**Written task A**
In the records below, express as a JSON list of strings, one string per line with blank lines omitted, the lines starting with the line containing "From the standpoint" and going on through the line containing "Answer: (443,59), (1040,381), (933,234), (491,371), (448,741)".

**Provided passage**
-- Begin --

WEST SIDE STORIES

by Kevin Walsh

I was on the far West End of Manhattan recently on the border of the Meatpacking District and Chelsea, at 9th and West 14th, asking about my IPhone battery at the Apple store there (where I have to go now, instead of the much more convenient Tekserve, which went out of business, death by landlord and rising rents). The battery drains al of a sudden on occasion, and the solutions aren’t exactly palatable; it involves backing up the phone, deleting all the apps, and putting them back one by one until I figure out which one is causing the drain. Whatta mess. Maybe I’ll just save a bit and get a new battery.

Anyway, I took a brief walk from there back to Penn Station and, once again, was fascinated by all the infrastructure. I took a walk through Chelsea Market for the first time in a decade, and found the crowds oppressive; that’s a new hallmark of the neighborhood which has become a tourist haven.

 

Washington and Gansevoort Streets, November 2016

I have visited and chronicled the Meatpacking District often, beginning in 2006, came back in 2009, 2013 and other times. The former freight railroad, the High Line, first came under FNY scrutiny before it was ever opened as a park, starting in 1999:

High Line Before the Hoopla, 1999

Under the High Line

Back on the High Line Again, 2009

High Line from 20th-30th Streets

The High Line Section That Won’t Be a Park

… and finally, its last section that opened in 2014

I continue to have a fascination with the Meatpacking District and the High Line that runs north into Chelsea and ends at West 34th Street. I gather that the “linear park” hasn’t gone the route that its creators had envisioned; it has become a tourist conveyor belt, more or less, and is apparently rarely visited by neighborhood residents and New Yorkers. What’s more, it has driven up property values — normally a favorable result — but skyrocketed them, pushing out small businesses like mom and pops, barber shops, bodegas and gas stations, and gave rise to pricey condos, many of them behemoths.

-- End --

(Records from a dataset)
-- Begin --

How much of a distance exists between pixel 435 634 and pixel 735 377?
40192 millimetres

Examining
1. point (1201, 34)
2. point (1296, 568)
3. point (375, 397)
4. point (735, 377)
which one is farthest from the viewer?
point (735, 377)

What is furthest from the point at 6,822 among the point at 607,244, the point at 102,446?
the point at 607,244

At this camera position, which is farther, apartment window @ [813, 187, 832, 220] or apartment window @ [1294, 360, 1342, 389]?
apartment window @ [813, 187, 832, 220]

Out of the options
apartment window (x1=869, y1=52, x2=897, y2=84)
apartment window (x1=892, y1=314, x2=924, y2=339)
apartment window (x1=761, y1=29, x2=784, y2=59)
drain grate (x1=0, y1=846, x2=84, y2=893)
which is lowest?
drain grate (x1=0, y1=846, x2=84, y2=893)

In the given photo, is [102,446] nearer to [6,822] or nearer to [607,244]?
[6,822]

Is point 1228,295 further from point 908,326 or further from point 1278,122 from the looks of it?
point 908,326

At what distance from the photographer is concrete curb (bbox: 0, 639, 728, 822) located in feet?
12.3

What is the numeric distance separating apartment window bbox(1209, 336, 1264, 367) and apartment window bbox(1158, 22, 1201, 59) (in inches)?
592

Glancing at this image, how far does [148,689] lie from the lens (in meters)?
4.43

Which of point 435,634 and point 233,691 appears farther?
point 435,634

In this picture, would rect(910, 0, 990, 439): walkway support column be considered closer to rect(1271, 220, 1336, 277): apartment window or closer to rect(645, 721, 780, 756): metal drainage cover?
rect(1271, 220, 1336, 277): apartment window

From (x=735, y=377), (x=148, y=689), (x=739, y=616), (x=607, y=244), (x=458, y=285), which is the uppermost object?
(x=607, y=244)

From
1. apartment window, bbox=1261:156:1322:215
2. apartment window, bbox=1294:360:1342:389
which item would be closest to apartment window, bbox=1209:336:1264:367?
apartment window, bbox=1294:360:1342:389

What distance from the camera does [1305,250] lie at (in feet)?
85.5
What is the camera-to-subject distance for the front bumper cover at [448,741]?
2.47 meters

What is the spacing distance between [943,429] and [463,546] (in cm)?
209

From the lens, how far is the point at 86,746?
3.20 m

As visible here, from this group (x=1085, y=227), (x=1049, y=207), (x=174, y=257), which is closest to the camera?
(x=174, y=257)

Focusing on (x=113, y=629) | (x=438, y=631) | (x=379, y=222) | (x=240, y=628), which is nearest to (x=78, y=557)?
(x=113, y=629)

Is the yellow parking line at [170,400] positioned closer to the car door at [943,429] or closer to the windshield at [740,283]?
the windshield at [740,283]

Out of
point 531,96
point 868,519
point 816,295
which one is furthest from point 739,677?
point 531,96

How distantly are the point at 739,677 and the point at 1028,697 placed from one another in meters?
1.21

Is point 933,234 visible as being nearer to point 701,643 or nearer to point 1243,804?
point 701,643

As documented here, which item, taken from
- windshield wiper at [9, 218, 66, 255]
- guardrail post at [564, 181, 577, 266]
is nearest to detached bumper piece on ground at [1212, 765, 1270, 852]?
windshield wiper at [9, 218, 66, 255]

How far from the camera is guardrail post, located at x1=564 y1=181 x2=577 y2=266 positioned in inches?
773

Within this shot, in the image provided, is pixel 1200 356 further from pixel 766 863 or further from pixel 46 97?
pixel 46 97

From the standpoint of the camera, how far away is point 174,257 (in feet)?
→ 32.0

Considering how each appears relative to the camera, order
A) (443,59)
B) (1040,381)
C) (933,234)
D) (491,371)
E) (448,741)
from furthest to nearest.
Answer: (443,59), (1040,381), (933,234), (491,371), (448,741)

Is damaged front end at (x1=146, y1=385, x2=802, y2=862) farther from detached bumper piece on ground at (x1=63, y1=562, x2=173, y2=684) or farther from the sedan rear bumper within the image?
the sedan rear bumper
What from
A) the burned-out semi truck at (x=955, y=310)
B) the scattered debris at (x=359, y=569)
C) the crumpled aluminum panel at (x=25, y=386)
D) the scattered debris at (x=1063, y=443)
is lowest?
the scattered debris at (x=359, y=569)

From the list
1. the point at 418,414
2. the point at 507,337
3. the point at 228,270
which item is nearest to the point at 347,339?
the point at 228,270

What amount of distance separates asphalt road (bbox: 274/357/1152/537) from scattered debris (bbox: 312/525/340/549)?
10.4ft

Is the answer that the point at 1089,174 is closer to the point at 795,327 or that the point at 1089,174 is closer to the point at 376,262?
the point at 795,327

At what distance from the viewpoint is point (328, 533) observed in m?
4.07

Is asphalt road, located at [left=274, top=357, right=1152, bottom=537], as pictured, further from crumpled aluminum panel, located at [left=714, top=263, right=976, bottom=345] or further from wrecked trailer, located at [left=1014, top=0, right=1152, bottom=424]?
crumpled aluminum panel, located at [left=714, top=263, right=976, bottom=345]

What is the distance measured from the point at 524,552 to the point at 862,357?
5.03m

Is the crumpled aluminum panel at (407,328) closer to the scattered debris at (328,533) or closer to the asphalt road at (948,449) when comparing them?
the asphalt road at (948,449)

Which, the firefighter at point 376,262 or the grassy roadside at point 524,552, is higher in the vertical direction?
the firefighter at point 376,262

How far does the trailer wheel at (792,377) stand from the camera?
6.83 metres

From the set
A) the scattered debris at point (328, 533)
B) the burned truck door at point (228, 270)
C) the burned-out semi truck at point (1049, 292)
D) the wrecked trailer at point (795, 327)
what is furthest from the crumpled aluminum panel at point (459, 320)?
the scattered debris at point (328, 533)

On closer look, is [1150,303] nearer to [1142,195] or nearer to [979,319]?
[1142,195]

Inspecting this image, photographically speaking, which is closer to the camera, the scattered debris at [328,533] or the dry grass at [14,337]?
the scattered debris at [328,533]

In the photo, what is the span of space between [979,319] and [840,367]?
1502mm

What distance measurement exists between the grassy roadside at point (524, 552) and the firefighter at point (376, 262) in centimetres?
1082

-- End --

**Written task B**
Using the post about Manhattan's West Side, state whether each statement agrees with it, answering yes or no and quoting the words that decide it. (i) The Apple store the writer went to is at 9th and West 14th. (ii) The writer found the crowds at Chelsea Market pleasant. (iii) The High Line ends at West 30th Street.

**Full solution A**
[
  "From the standpoint of the camera, how far away is point 174,257 (in feet)?",
  "→ 32.0",
  "Considering how each appears relative to the camera, order",
  "A) (443,59)",
  "B) (1040,381)",
  "C) (933,234)",
  "D) (491,371)",
  "E) (448,741)",
  "from furthest to nearest.",
  "Answer: (443,59), (1040,381), (933,234), (491,371), (448,741)"
]

**Full solution B**
(i) Yes: "at 9th and West 14th, asking about my IPhone battery at the Apple store there"
(ii) No: "found the crowds oppressive"
(iii) No: "ends at West 34th Street"